One day after delighting in a massive campaign-style rally, US President Donald Trump was turning back to the business of governing.
Trump, who spent the weekend at his private club in Florida, planned to spend yesterday interviewing at least four candidates to be his new national security adviser. The meetings come as he seeks to refocus his struggling administration after weeks of tumult.
Speaking to reporters on Air Force One on Saturday, Trump said he had “many, many that want the job.”
He also hinted he had a favorite.
“I’ve been thinking about someone for the last three or four days, we’ll see what happens,” Trump said. “I’m meeting with that person. They’re all good, they’re all great people.”
Scheduled to discuss the job with the president at Mar-a-Lago were his acting adviser, retired US Army Lieutenant General Keith Kellogg; former US ambassador to the UN John Bolton; US Army Lieutenant General H.R. McMaster and the superintendent of the US Military Academy at West Point, Lieutenant General Robert Caslen.
White House spokesman Sean Spicer said there could be more meetings for the job, which is unexpectedly open after retired General Michael Flynn’s firing last week.

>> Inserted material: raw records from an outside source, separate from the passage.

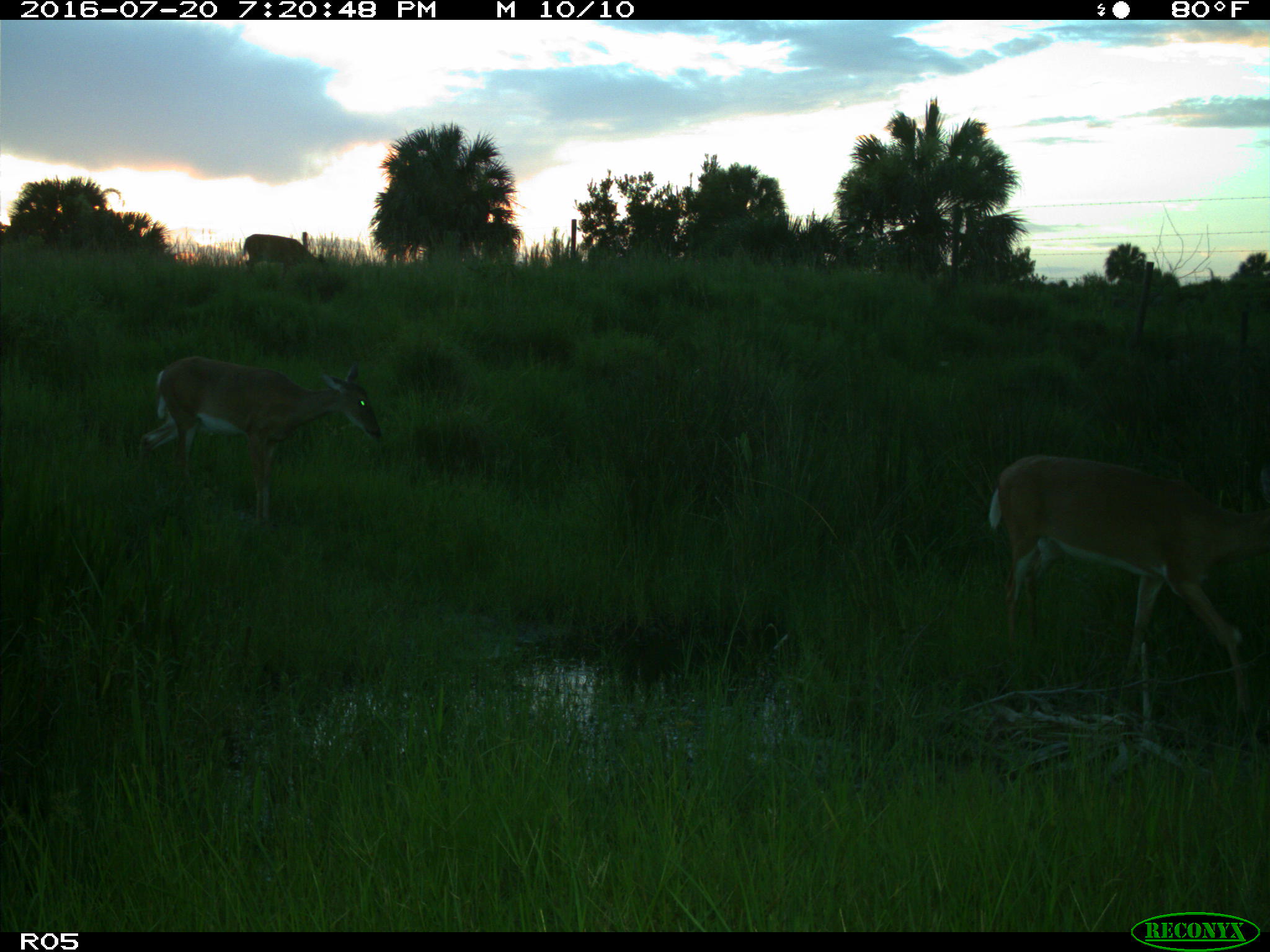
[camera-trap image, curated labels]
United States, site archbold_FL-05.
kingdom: Animalia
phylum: Chordata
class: Mammalia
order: Artiodactyla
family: Cervidae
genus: Odocoileus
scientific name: Odocoileus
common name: deer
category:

Also on Trump’s schedule were telephone conversations with several foreign leaders and a healthcare policy meeting.
However, for a moment on Saturday, Trump went back into campaign mode with a massive rally before thousands of supporters at an airplane hangar in Melbourne, Florida, where he revived campaign promises to build a border wall along the US-Mexico border, reduce regulations and create jobs — and continued his attacks on the media.
Trump told the cheering crowd that he wanted “to speak to you without the filter of the fake news.”
He promised anew to build a border wall along the US-Mexico border, reduce regulations and create jobs.
He also pledged to “do something over the next couple of days” to address the immigration order that has been blocked in the courts.
“We don’t give up, we never give up,” he said.
Insisting he was the victim of false reporting, Trump said his White House was running “so smoothly” and that he “inherited one big mess.”
“We are here today to speak the truth, the whole truth and nothing but the truth,” he said.
However, he then offered several misleading claims: that refugees coming into the US are not screened, that jobs are pouring back in and that crime is high in Chicago and the country at large.
As the New York Times pointed out in a fact-checking story, refugees admitted to the US are vetted, and it takes two years; US job data showed only modest gains, with 227,000 jobs added last month and the unemployment rate remaining at 4.8 percent, according to the US Bureau of Labor Statistics; and that while crime is high in Chicago, overall, violent crime and property crime have fallen in the US since the early 1990s.
The rally was put on by Trump’s campaign, not the White House. Trump told reporters he was holding a campaign rally because “life is a campaign.”